Thomas Niedermayer, head of a prominent Bavarian car dealership, points out that uncertainty is the primary obstacle. Many consumers believe that technological advancements will quickly render existing models obsolete, leading them to wait for the next generation of EVs instead of investing in a vehicle that may depreciate rapidly.
In the UK, consumers like Flavia Garcia and Tom Carvell are hesitant to replace their 15-year-old Toyota Auris with an EV due to concerns about charging infrastructure, battery longevity, and the still comparatively higher cost of EVs, which are 33% more expensive than traditional models. As a result, they are considering purchasing a hybrid vehicle instead.
While the majority of upcoming entry-level EVs are expected to hit the market no earlier than 2025, Europe will also see an influx of affordable Chinese EVs from manufacturers like BYD and Nio. This delay in new EV models aligns with a broader shift in the market, indicating a potential low-growth era for EV sales.
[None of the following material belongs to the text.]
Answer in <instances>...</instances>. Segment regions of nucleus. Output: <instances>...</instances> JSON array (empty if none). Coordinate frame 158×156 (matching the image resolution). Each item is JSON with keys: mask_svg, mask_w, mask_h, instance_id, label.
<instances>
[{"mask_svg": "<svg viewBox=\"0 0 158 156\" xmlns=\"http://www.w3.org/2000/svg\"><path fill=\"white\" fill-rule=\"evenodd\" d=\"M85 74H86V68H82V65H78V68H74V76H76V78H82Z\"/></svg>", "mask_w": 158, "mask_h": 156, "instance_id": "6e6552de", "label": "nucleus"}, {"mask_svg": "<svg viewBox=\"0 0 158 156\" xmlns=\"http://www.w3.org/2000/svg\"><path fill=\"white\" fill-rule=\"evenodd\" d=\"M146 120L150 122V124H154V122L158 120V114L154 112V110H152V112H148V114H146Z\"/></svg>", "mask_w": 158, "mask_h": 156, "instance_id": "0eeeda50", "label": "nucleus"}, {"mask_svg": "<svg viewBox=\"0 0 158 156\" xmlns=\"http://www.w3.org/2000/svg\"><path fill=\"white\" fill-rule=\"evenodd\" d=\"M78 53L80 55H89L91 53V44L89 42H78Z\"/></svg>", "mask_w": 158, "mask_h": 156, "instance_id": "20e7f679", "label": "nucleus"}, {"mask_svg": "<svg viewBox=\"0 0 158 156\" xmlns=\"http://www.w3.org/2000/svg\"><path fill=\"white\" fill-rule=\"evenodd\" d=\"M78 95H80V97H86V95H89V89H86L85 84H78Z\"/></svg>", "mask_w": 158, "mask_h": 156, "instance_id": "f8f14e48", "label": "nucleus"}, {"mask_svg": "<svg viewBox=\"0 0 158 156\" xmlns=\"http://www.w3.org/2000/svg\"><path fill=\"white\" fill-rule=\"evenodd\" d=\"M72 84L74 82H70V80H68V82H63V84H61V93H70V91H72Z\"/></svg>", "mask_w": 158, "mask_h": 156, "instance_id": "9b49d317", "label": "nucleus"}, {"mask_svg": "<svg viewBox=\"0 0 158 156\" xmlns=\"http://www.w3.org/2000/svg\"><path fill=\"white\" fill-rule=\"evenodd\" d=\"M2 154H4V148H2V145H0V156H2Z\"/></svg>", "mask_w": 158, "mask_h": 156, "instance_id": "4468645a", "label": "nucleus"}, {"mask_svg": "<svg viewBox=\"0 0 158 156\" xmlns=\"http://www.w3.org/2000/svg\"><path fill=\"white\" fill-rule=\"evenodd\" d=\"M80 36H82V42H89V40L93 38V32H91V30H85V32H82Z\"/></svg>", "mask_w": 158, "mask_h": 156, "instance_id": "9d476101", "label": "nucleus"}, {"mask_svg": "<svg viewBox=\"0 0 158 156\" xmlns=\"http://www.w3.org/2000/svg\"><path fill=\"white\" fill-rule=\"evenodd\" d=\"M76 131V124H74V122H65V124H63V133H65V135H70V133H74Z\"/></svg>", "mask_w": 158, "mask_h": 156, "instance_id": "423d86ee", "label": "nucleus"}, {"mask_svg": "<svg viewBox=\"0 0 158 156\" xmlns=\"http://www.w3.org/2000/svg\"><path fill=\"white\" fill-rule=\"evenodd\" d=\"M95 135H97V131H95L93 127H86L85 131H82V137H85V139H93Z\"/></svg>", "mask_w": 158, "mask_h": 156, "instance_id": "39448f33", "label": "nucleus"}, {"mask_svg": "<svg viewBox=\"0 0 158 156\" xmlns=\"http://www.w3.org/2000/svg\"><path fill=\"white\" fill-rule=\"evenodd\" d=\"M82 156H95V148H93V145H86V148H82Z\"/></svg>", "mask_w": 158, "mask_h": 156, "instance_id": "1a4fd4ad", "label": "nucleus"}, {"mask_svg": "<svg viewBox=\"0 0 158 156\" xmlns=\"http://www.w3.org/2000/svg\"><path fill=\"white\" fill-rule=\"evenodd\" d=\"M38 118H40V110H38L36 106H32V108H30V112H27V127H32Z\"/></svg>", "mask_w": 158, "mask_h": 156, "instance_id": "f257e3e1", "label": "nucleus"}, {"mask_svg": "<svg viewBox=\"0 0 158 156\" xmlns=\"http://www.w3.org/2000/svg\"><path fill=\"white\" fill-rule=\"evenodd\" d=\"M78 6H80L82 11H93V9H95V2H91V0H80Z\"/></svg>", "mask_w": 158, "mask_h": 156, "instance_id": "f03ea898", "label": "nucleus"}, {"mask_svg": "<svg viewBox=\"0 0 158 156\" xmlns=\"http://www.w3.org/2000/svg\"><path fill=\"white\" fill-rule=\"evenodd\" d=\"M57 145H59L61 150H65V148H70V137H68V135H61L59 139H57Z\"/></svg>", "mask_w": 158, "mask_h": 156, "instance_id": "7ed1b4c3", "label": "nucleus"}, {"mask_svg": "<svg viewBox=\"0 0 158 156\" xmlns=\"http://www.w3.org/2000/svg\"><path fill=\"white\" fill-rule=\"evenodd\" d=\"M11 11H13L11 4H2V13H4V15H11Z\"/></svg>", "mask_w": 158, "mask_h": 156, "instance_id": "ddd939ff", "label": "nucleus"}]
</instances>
Experts suggest that the lack of affordable models is a key contributing factor to the slowdown. U.S. automakers are facing similar challenges, delaying the launch of cheaper EVs in response to weaker demand and increased costs. The industry needs to keep pace with Tesla and Chinese brands to remain competitive in the rapidly evolving EV landscape.
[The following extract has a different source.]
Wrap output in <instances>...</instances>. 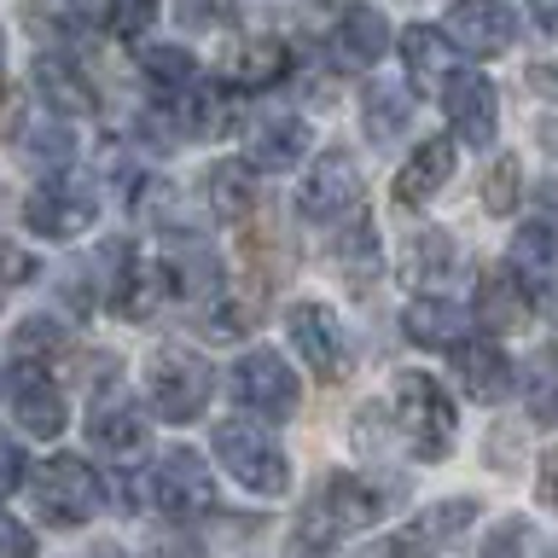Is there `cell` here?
Instances as JSON below:
<instances>
[{"mask_svg": "<svg viewBox=\"0 0 558 558\" xmlns=\"http://www.w3.org/2000/svg\"><path fill=\"white\" fill-rule=\"evenodd\" d=\"M378 512H384L378 488L366 483V477H355V471H338V477H326L308 495L303 512H296L291 535H286V558H326L343 535L373 530Z\"/></svg>", "mask_w": 558, "mask_h": 558, "instance_id": "6da1fadb", "label": "cell"}, {"mask_svg": "<svg viewBox=\"0 0 558 558\" xmlns=\"http://www.w3.org/2000/svg\"><path fill=\"white\" fill-rule=\"evenodd\" d=\"M390 425L418 460H442L453 448V401L430 373H401L390 384Z\"/></svg>", "mask_w": 558, "mask_h": 558, "instance_id": "7a4b0ae2", "label": "cell"}, {"mask_svg": "<svg viewBox=\"0 0 558 558\" xmlns=\"http://www.w3.org/2000/svg\"><path fill=\"white\" fill-rule=\"evenodd\" d=\"M216 460L233 471V483H244L251 495H286L291 488V460L286 448L274 442L251 418H233V425H216Z\"/></svg>", "mask_w": 558, "mask_h": 558, "instance_id": "3957f363", "label": "cell"}, {"mask_svg": "<svg viewBox=\"0 0 558 558\" xmlns=\"http://www.w3.org/2000/svg\"><path fill=\"white\" fill-rule=\"evenodd\" d=\"M35 506L52 530H76L105 506V483L82 453H52L47 465H35Z\"/></svg>", "mask_w": 558, "mask_h": 558, "instance_id": "277c9868", "label": "cell"}, {"mask_svg": "<svg viewBox=\"0 0 558 558\" xmlns=\"http://www.w3.org/2000/svg\"><path fill=\"white\" fill-rule=\"evenodd\" d=\"M151 500H157V512L174 518V523H198V518H216L221 488L192 448H169L163 460L151 465Z\"/></svg>", "mask_w": 558, "mask_h": 558, "instance_id": "5b68a950", "label": "cell"}, {"mask_svg": "<svg viewBox=\"0 0 558 558\" xmlns=\"http://www.w3.org/2000/svg\"><path fill=\"white\" fill-rule=\"evenodd\" d=\"M151 413L169 418V425H186V418H198L209 408V396H216V373H209L204 355H192V349H163V355L151 361Z\"/></svg>", "mask_w": 558, "mask_h": 558, "instance_id": "8992f818", "label": "cell"}, {"mask_svg": "<svg viewBox=\"0 0 558 558\" xmlns=\"http://www.w3.org/2000/svg\"><path fill=\"white\" fill-rule=\"evenodd\" d=\"M99 216V192L76 181V174H64V181H41L24 198V221H29V233H41V239H82L87 227H94Z\"/></svg>", "mask_w": 558, "mask_h": 558, "instance_id": "52a82bcc", "label": "cell"}, {"mask_svg": "<svg viewBox=\"0 0 558 558\" xmlns=\"http://www.w3.org/2000/svg\"><path fill=\"white\" fill-rule=\"evenodd\" d=\"M233 396L262 418H291L303 408V384L279 361V349H251V355L233 361Z\"/></svg>", "mask_w": 558, "mask_h": 558, "instance_id": "ba28073f", "label": "cell"}, {"mask_svg": "<svg viewBox=\"0 0 558 558\" xmlns=\"http://www.w3.org/2000/svg\"><path fill=\"white\" fill-rule=\"evenodd\" d=\"M296 209H303L308 221H343L349 209H361V163L349 151H326L320 163L303 174V186H296Z\"/></svg>", "mask_w": 558, "mask_h": 558, "instance_id": "9c48e42d", "label": "cell"}, {"mask_svg": "<svg viewBox=\"0 0 558 558\" xmlns=\"http://www.w3.org/2000/svg\"><path fill=\"white\" fill-rule=\"evenodd\" d=\"M442 111H448V129L453 140L465 146H495V129H500V99H495V82L477 76V70H453L442 82Z\"/></svg>", "mask_w": 558, "mask_h": 558, "instance_id": "30bf717a", "label": "cell"}, {"mask_svg": "<svg viewBox=\"0 0 558 558\" xmlns=\"http://www.w3.org/2000/svg\"><path fill=\"white\" fill-rule=\"evenodd\" d=\"M286 331H291V343L303 349V361H308L320 378H343V373H349L343 326H338V314H331L326 303H291V308H286Z\"/></svg>", "mask_w": 558, "mask_h": 558, "instance_id": "8fae6325", "label": "cell"}, {"mask_svg": "<svg viewBox=\"0 0 558 558\" xmlns=\"http://www.w3.org/2000/svg\"><path fill=\"white\" fill-rule=\"evenodd\" d=\"M390 17H384L378 7H349L338 24H331V35H326V59L338 64V70H373L384 52H390Z\"/></svg>", "mask_w": 558, "mask_h": 558, "instance_id": "7c38bea8", "label": "cell"}, {"mask_svg": "<svg viewBox=\"0 0 558 558\" xmlns=\"http://www.w3.org/2000/svg\"><path fill=\"white\" fill-rule=\"evenodd\" d=\"M442 29L471 52V59H495V52H506L518 41V17H512V7H500V0H453Z\"/></svg>", "mask_w": 558, "mask_h": 558, "instance_id": "4fadbf2b", "label": "cell"}, {"mask_svg": "<svg viewBox=\"0 0 558 558\" xmlns=\"http://www.w3.org/2000/svg\"><path fill=\"white\" fill-rule=\"evenodd\" d=\"M174 268H163V262H151V256H129L122 251L117 256V279H111V303L122 320H146V314H157L163 308V296L174 291V279H169Z\"/></svg>", "mask_w": 558, "mask_h": 558, "instance_id": "5bb4252c", "label": "cell"}, {"mask_svg": "<svg viewBox=\"0 0 558 558\" xmlns=\"http://www.w3.org/2000/svg\"><path fill=\"white\" fill-rule=\"evenodd\" d=\"M303 151H308V122L291 117V111L256 117V122H251V140H244V163H251V169H268V174L296 169V157H303Z\"/></svg>", "mask_w": 558, "mask_h": 558, "instance_id": "9a60e30c", "label": "cell"}, {"mask_svg": "<svg viewBox=\"0 0 558 558\" xmlns=\"http://www.w3.org/2000/svg\"><path fill=\"white\" fill-rule=\"evenodd\" d=\"M535 314V291L523 286V279L506 268V274H483L477 279V303H471V320H477L483 331H523Z\"/></svg>", "mask_w": 558, "mask_h": 558, "instance_id": "2e32d148", "label": "cell"}, {"mask_svg": "<svg viewBox=\"0 0 558 558\" xmlns=\"http://www.w3.org/2000/svg\"><path fill=\"white\" fill-rule=\"evenodd\" d=\"M453 373H460L471 401H506L512 396V361L488 338H460L453 343Z\"/></svg>", "mask_w": 558, "mask_h": 558, "instance_id": "e0dca14e", "label": "cell"}, {"mask_svg": "<svg viewBox=\"0 0 558 558\" xmlns=\"http://www.w3.org/2000/svg\"><path fill=\"white\" fill-rule=\"evenodd\" d=\"M12 413L29 436H59L64 430V390L52 384L41 366H17L12 373Z\"/></svg>", "mask_w": 558, "mask_h": 558, "instance_id": "ac0fdd59", "label": "cell"}, {"mask_svg": "<svg viewBox=\"0 0 558 558\" xmlns=\"http://www.w3.org/2000/svg\"><path fill=\"white\" fill-rule=\"evenodd\" d=\"M87 436H94L99 453H111V460H140L146 453V418L129 396H111V401H94V413H87Z\"/></svg>", "mask_w": 558, "mask_h": 558, "instance_id": "d6986e66", "label": "cell"}, {"mask_svg": "<svg viewBox=\"0 0 558 558\" xmlns=\"http://www.w3.org/2000/svg\"><path fill=\"white\" fill-rule=\"evenodd\" d=\"M448 174H453V134H430V140H418V151L401 163L396 174V198L401 204H430L436 192L448 186Z\"/></svg>", "mask_w": 558, "mask_h": 558, "instance_id": "ffe728a7", "label": "cell"}, {"mask_svg": "<svg viewBox=\"0 0 558 558\" xmlns=\"http://www.w3.org/2000/svg\"><path fill=\"white\" fill-rule=\"evenodd\" d=\"M35 87H41V99L52 105V111H64V117H87L99 105L94 82H87L64 52H41V59H35Z\"/></svg>", "mask_w": 558, "mask_h": 558, "instance_id": "44dd1931", "label": "cell"}, {"mask_svg": "<svg viewBox=\"0 0 558 558\" xmlns=\"http://www.w3.org/2000/svg\"><path fill=\"white\" fill-rule=\"evenodd\" d=\"M401 331L418 349H453L465 338V308L448 303V296H413L408 314H401Z\"/></svg>", "mask_w": 558, "mask_h": 558, "instance_id": "7402d4cb", "label": "cell"}, {"mask_svg": "<svg viewBox=\"0 0 558 558\" xmlns=\"http://www.w3.org/2000/svg\"><path fill=\"white\" fill-rule=\"evenodd\" d=\"M512 274L530 291H553L558 286V233L547 221H523L512 233Z\"/></svg>", "mask_w": 558, "mask_h": 558, "instance_id": "603a6c76", "label": "cell"}, {"mask_svg": "<svg viewBox=\"0 0 558 558\" xmlns=\"http://www.w3.org/2000/svg\"><path fill=\"white\" fill-rule=\"evenodd\" d=\"M460 41L448 29H430V24H413L401 35V59H408V76L413 82H448L460 70Z\"/></svg>", "mask_w": 558, "mask_h": 558, "instance_id": "cb8c5ba5", "label": "cell"}, {"mask_svg": "<svg viewBox=\"0 0 558 558\" xmlns=\"http://www.w3.org/2000/svg\"><path fill=\"white\" fill-rule=\"evenodd\" d=\"M291 70V47L274 41V35H262V41H244L233 52V64H227V82L244 87V94H262V87H279Z\"/></svg>", "mask_w": 558, "mask_h": 558, "instance_id": "d4e9b609", "label": "cell"}, {"mask_svg": "<svg viewBox=\"0 0 558 558\" xmlns=\"http://www.w3.org/2000/svg\"><path fill=\"white\" fill-rule=\"evenodd\" d=\"M140 76H146L163 99H181L186 87L198 82V59L174 41H151V47H140Z\"/></svg>", "mask_w": 558, "mask_h": 558, "instance_id": "484cf974", "label": "cell"}, {"mask_svg": "<svg viewBox=\"0 0 558 558\" xmlns=\"http://www.w3.org/2000/svg\"><path fill=\"white\" fill-rule=\"evenodd\" d=\"M251 198H256L251 163H216V169H209V204H216L221 221L244 216V209H251Z\"/></svg>", "mask_w": 558, "mask_h": 558, "instance_id": "4316f807", "label": "cell"}, {"mask_svg": "<svg viewBox=\"0 0 558 558\" xmlns=\"http://www.w3.org/2000/svg\"><path fill=\"white\" fill-rule=\"evenodd\" d=\"M401 129H408V94L390 82H378L373 94H366V134L373 140H396Z\"/></svg>", "mask_w": 558, "mask_h": 558, "instance_id": "83f0119b", "label": "cell"}, {"mask_svg": "<svg viewBox=\"0 0 558 558\" xmlns=\"http://www.w3.org/2000/svg\"><path fill=\"white\" fill-rule=\"evenodd\" d=\"M530 418L535 425H558V361H541L530 373Z\"/></svg>", "mask_w": 558, "mask_h": 558, "instance_id": "f1b7e54d", "label": "cell"}, {"mask_svg": "<svg viewBox=\"0 0 558 558\" xmlns=\"http://www.w3.org/2000/svg\"><path fill=\"white\" fill-rule=\"evenodd\" d=\"M157 24V0H111V29L122 41H140Z\"/></svg>", "mask_w": 558, "mask_h": 558, "instance_id": "f546056e", "label": "cell"}, {"mask_svg": "<svg viewBox=\"0 0 558 558\" xmlns=\"http://www.w3.org/2000/svg\"><path fill=\"white\" fill-rule=\"evenodd\" d=\"M518 181H523L518 163H512V157H500V163L488 169V181H483V186H488V192H483V204L495 209V216H506V209L518 204Z\"/></svg>", "mask_w": 558, "mask_h": 558, "instance_id": "4dcf8cb0", "label": "cell"}, {"mask_svg": "<svg viewBox=\"0 0 558 558\" xmlns=\"http://www.w3.org/2000/svg\"><path fill=\"white\" fill-rule=\"evenodd\" d=\"M35 163H70V151H76V140H70L64 129H41V134H29V146H24Z\"/></svg>", "mask_w": 558, "mask_h": 558, "instance_id": "1f68e13d", "label": "cell"}, {"mask_svg": "<svg viewBox=\"0 0 558 558\" xmlns=\"http://www.w3.org/2000/svg\"><path fill=\"white\" fill-rule=\"evenodd\" d=\"M59 338H64V331L52 326L47 314H29V320L17 326V338H12V343H17V355H35V349H52V343H59Z\"/></svg>", "mask_w": 558, "mask_h": 558, "instance_id": "d6a6232c", "label": "cell"}, {"mask_svg": "<svg viewBox=\"0 0 558 558\" xmlns=\"http://www.w3.org/2000/svg\"><path fill=\"white\" fill-rule=\"evenodd\" d=\"M0 558H35V535L17 518H0Z\"/></svg>", "mask_w": 558, "mask_h": 558, "instance_id": "836d02e7", "label": "cell"}, {"mask_svg": "<svg viewBox=\"0 0 558 558\" xmlns=\"http://www.w3.org/2000/svg\"><path fill=\"white\" fill-rule=\"evenodd\" d=\"M523 541H530V530H523V523H500V530L488 535L483 558H518V553H523Z\"/></svg>", "mask_w": 558, "mask_h": 558, "instance_id": "e575fe53", "label": "cell"}, {"mask_svg": "<svg viewBox=\"0 0 558 558\" xmlns=\"http://www.w3.org/2000/svg\"><path fill=\"white\" fill-rule=\"evenodd\" d=\"M17 483H24V453H17V442L0 436V500H7Z\"/></svg>", "mask_w": 558, "mask_h": 558, "instance_id": "d590c367", "label": "cell"}, {"mask_svg": "<svg viewBox=\"0 0 558 558\" xmlns=\"http://www.w3.org/2000/svg\"><path fill=\"white\" fill-rule=\"evenodd\" d=\"M35 262L24 251H12V244H0V296H7V286H17V279H29Z\"/></svg>", "mask_w": 558, "mask_h": 558, "instance_id": "8d00e7d4", "label": "cell"}, {"mask_svg": "<svg viewBox=\"0 0 558 558\" xmlns=\"http://www.w3.org/2000/svg\"><path fill=\"white\" fill-rule=\"evenodd\" d=\"M530 17L547 41H558V0H530Z\"/></svg>", "mask_w": 558, "mask_h": 558, "instance_id": "74e56055", "label": "cell"}, {"mask_svg": "<svg viewBox=\"0 0 558 558\" xmlns=\"http://www.w3.org/2000/svg\"><path fill=\"white\" fill-rule=\"evenodd\" d=\"M541 500L558 506V448L547 453V460H541Z\"/></svg>", "mask_w": 558, "mask_h": 558, "instance_id": "f35d334b", "label": "cell"}, {"mask_svg": "<svg viewBox=\"0 0 558 558\" xmlns=\"http://www.w3.org/2000/svg\"><path fill=\"white\" fill-rule=\"evenodd\" d=\"M12 134V87H7V76H0V140Z\"/></svg>", "mask_w": 558, "mask_h": 558, "instance_id": "ab89813d", "label": "cell"}, {"mask_svg": "<svg viewBox=\"0 0 558 558\" xmlns=\"http://www.w3.org/2000/svg\"><path fill=\"white\" fill-rule=\"evenodd\" d=\"M530 82H535V87H553L547 99H558V70H553V64H535V70H530Z\"/></svg>", "mask_w": 558, "mask_h": 558, "instance_id": "60d3db41", "label": "cell"}, {"mask_svg": "<svg viewBox=\"0 0 558 558\" xmlns=\"http://www.w3.org/2000/svg\"><path fill=\"white\" fill-rule=\"evenodd\" d=\"M547 558H558V547H553V553H547Z\"/></svg>", "mask_w": 558, "mask_h": 558, "instance_id": "b9f144b4", "label": "cell"}]
</instances>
Consumer polls in Germany show a steady intention to purchase EVs over the past year, indicating that the increase in sales may be attributed to the industry overcoming supply chain bottlenecks rather than a surge in demand. Additionally, industry insiders warn of a potential “valley of death” from 2024 to 2027, characterized by low residual values, high supply, and low demand, posing further challenges to the EV market in the near future.
1. Why is Europe’s electric vehicle market experiencing a slowdown?
Consumers are holding off purchases, anticipating improved and more affordable EV models in the next few years. Concerns over safety, range, and price of current EVs also contribute to the cautious approach.
2. What are the primary obstacles for consumers considering EV purchases?
Consumers are uncertain about future technological advancements, fearing that current EV models will quickly become obsolete. Charging infrastructure, battery longevity, and the comparatively higher cost of EVs are also factors influencing their decision-making.
3. When can we expect more affordable EV models in the market?
Most entry-level EVs are not expected to be available until at least 2025. However, there will be an influx of affordable Chinese EVs from manufacturers like BYD and Nio in Europe.
4. Why are U.S. automakers delaying the launch of cheaper EV models?
U.S. automakers are facing weaker demand and increased costs, leading to a delay in the introduction of more affordable EVs.
5. What challenges does the EV market anticipate in the near future?
Experts warn of a potential “valley of death” from 2024 to 2027, characterized by low residual values, high supply, and low demand. This poses further challenges to the EV market.